→ PROBLEMA CURTO 1: Imprima, sem alterações, a parte do trecho sobre experimentos empresariais que começa em "Os experimentos não" e termina em "tentado abordagens semelhantes.".
→ PROBLEMA CURTO 2: Segundo o trecho sobre experimentos empresariais, qual é o nome da disciplina pela qual George Day é responsável?

Os especialistas aconselham: empresas que não têm certeza sobre como atrair novos clientes, e que não estão dispostas a avançar por fé no futuro, devem fazer experimentos antes de agir. Eles são um caminho para as organizações que querem se aventurar em um novo produto ou categoria sem investir muito dinheiro ou tempo.

Os experimentos não precisam ser complicados. Podem consistir em produzir um lote de um produto de duração limitada, testar a novidade em uma região geográfica particular ou estudar outros países ou concorrentes que tenham tentado abordagens semelhantes.

“A grande pergunta que as empresas se fazem é: ‘Quanto podemos gastar para resolver o problema de haver não compradores de nossos produtos?’. Mas essa não é uma boa pergunta”, acredita George Day, professor de marketing da Wharton. Responsável por uma disciplina chamada “Inovação para o Crescimento: Estratégias e Práticas”, que discute formas pelas quais as organizações entram em novos mercados e impulsionam seu crescimento orgânico, ele diz que “as empresas devem buscar um caminho viável para entrar em um mercado e se perguntar se podem fazer algo simples e experimentar”.

→ MATERIAL FORNECIDO:
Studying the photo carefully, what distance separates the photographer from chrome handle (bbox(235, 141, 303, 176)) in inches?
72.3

→ RESPOSTA COMPLETA 1:
Os experimentos não precisam ser complicados. Podem consistir em produzir um lote de um produto de duração limitada, testar a novidade em uma região geográfica particular ou estudar outros países ou concorrentes que tenham tentado abordagens semelhantes.

→ RESPOSTA COMPLETA 2: “Inovação para o Crescimento: Estratégias e Práticas”.